%%
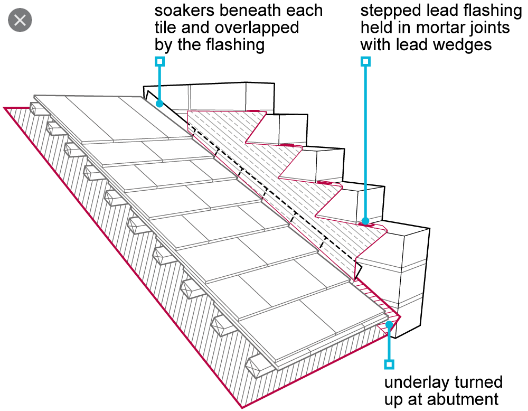 soakers beneath each tile and overlapped by the flashing

stepped lead flashing held in mortar joints with lead wedges

underlay turned up at abutment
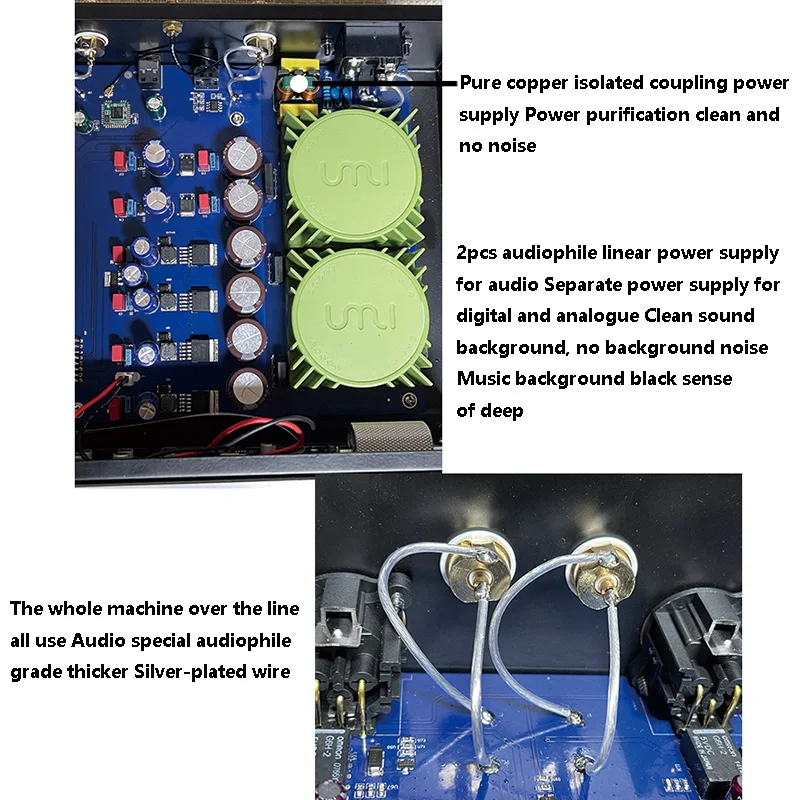 Pure copper isolated coupling power supply Power purification clean and no noise

umi

umi

2pcs audiophile linear power supply for audio Separate power supply for digital and analogue Clean sound background, no background noise Music background black sense of deep

The whole machine over the line all use Audio special audiophile grade thicker Silver-plated wire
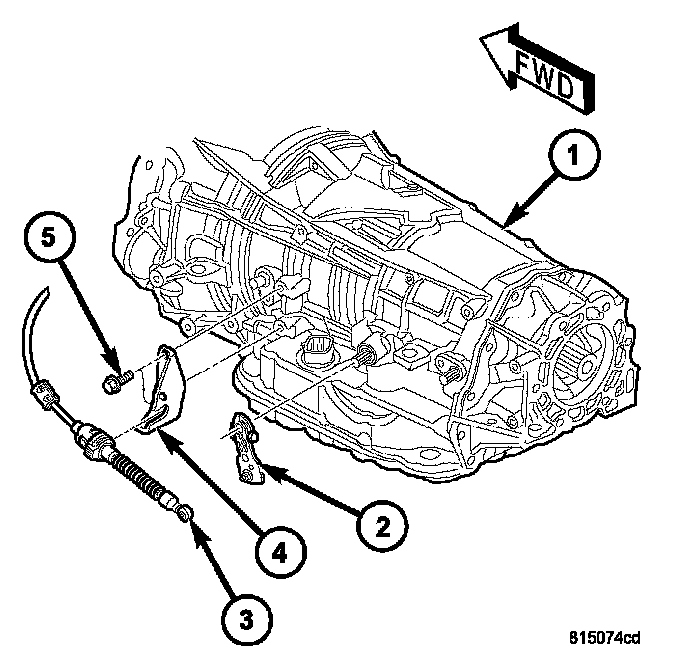 FWD

1

5

2

4

3

815074cd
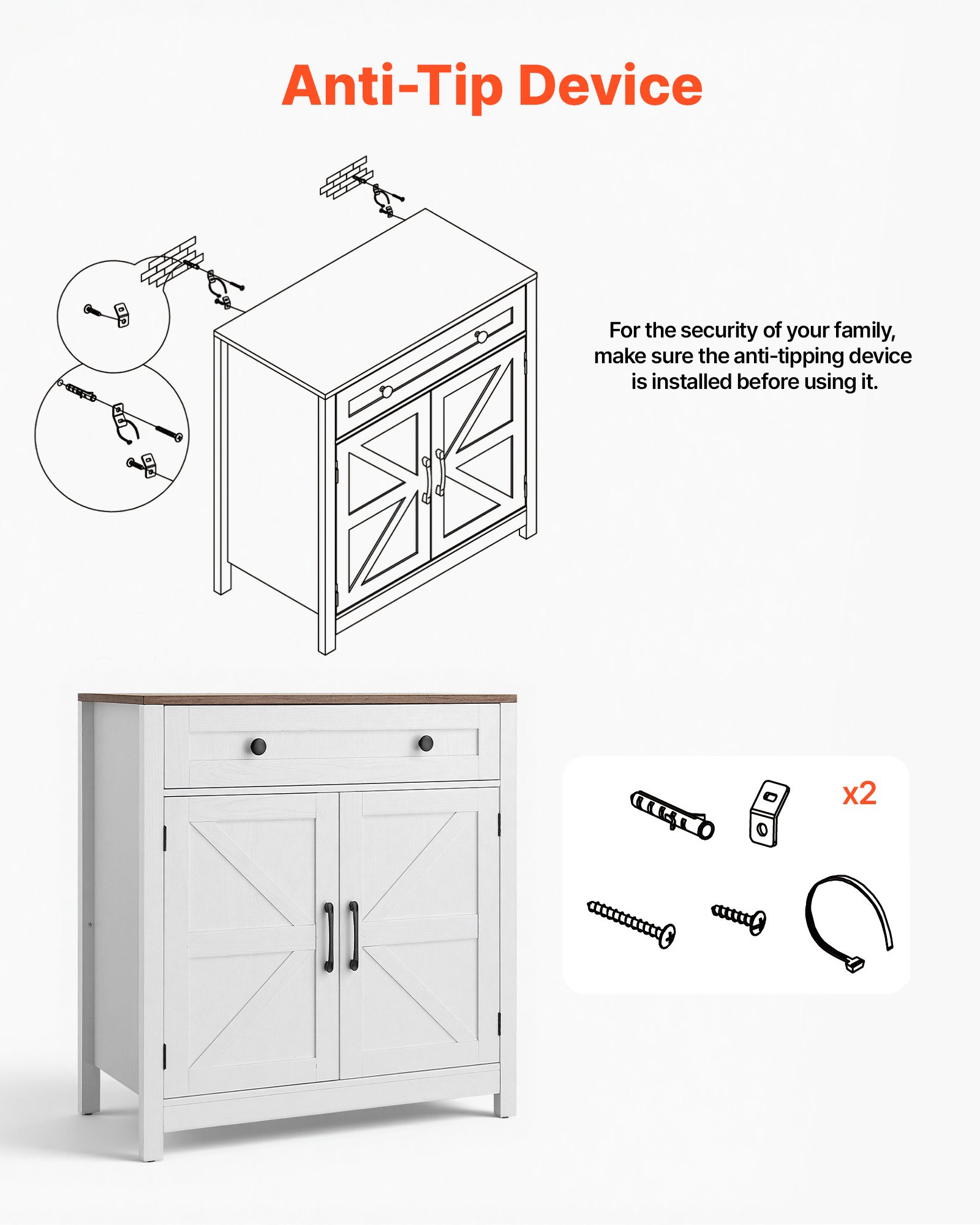 Anti-Tip Device

For the security of your family, make sure the anti-tipping device is installed before using it.

x2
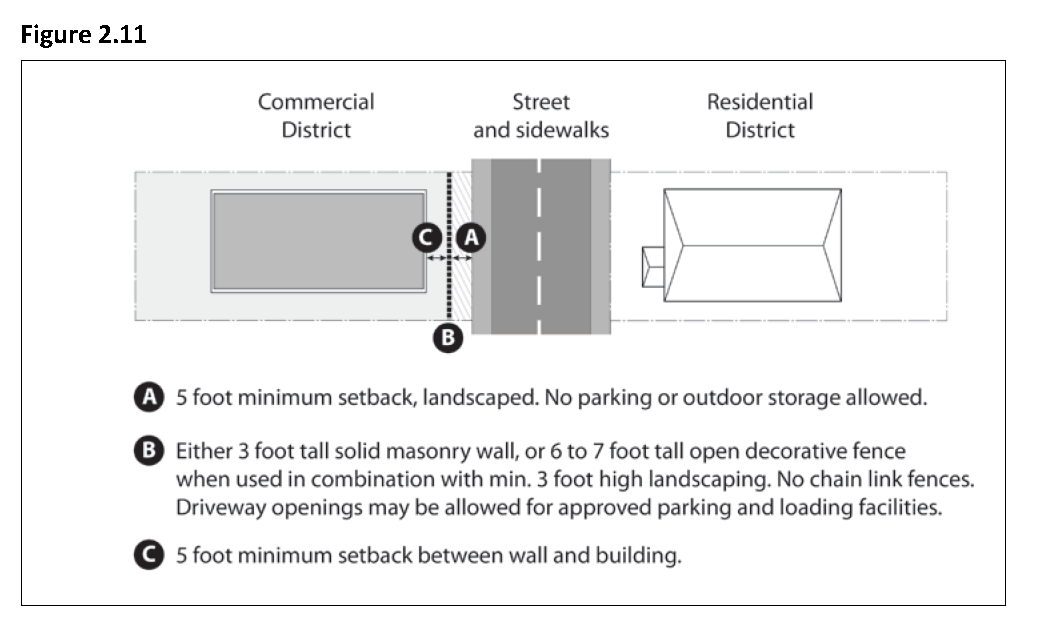 Figure 2.11

Commercial District

Street and sidewalks

Residential District

C

A

B

A 5 foot minimum setback, landscaped. No parking or outdoor storage allowed.

B Either 3 foot tall solid masonry wall, or 6 to 7 foot tall open decorative fence when used in combination with min. 3 foot high landscaping. No chain link fences. Driveway openings may be allowed for approved parking and loading facilities.

C 5 foot minimum setback between wall and building.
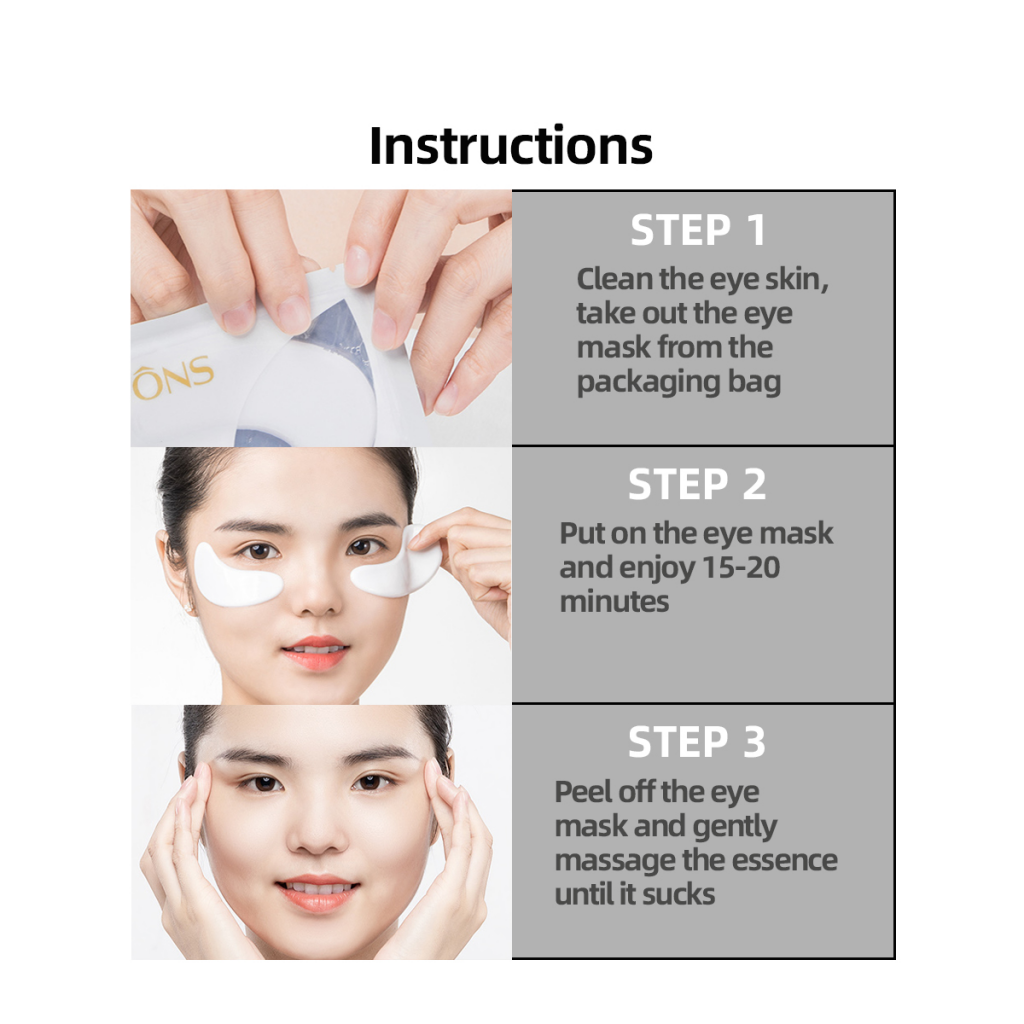 Instructions

ÔNS

STEP 1
Clean the eye skin, take out the eye mask from the packaging bag

STEP 2
Put on the eye mask and enjoy 15-20 minutes

STEP 3
Peel off the eye mask and gently massage the essence until it sucks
%%
- _Task_
Each line of the listing above belongs in the answer exactly as written; the pictures do not.

- _Response for this exercise_
 soakers beneath each tile and overlapped by the flashing

stepped lead flashing held in mortar joints with lead wedges

underlay turned up at abutment
 Pure copper isolated coupling power supply Power purification clean and no noise

umi

umi

2pcs audiophile linear power supply for audio Separate power supply for digital and analogue Clean sound background, no background noise Music background black sense of deep

The whole machine over the line all use Audio special audiophile grade thicker Silver-plated wire
 FWD

1

5

2

4

3

815074cd
 Anti-Tip Device

For the security of your family, make sure the anti-tipping device is installed before using it.

x2
 Figure 2.11

Commercial District

Street and sidewalks

Residential District

C

A

B

A 5 foot minimum setback, landscaped. No parking or outdoor storage allowed.

B Either 3 foot tall solid masonry wall, or 6 to 7 foot tall open decorative fence when used in combination with min. 3 foot high landscaping. No chain link fences. Driveway openings may be allowed for approved parking and loading facilities.

C 5 foot minimum setback between wall and building.
 Instructions

ÔNS

STEP 1
Clean the eye skin, take out the eye mask from the packaging bag

STEP 2
Put on the eye mask and enjoy 15-20 minutes

STEP 3
Peel off the eye mask and gently massage the essence until it sucks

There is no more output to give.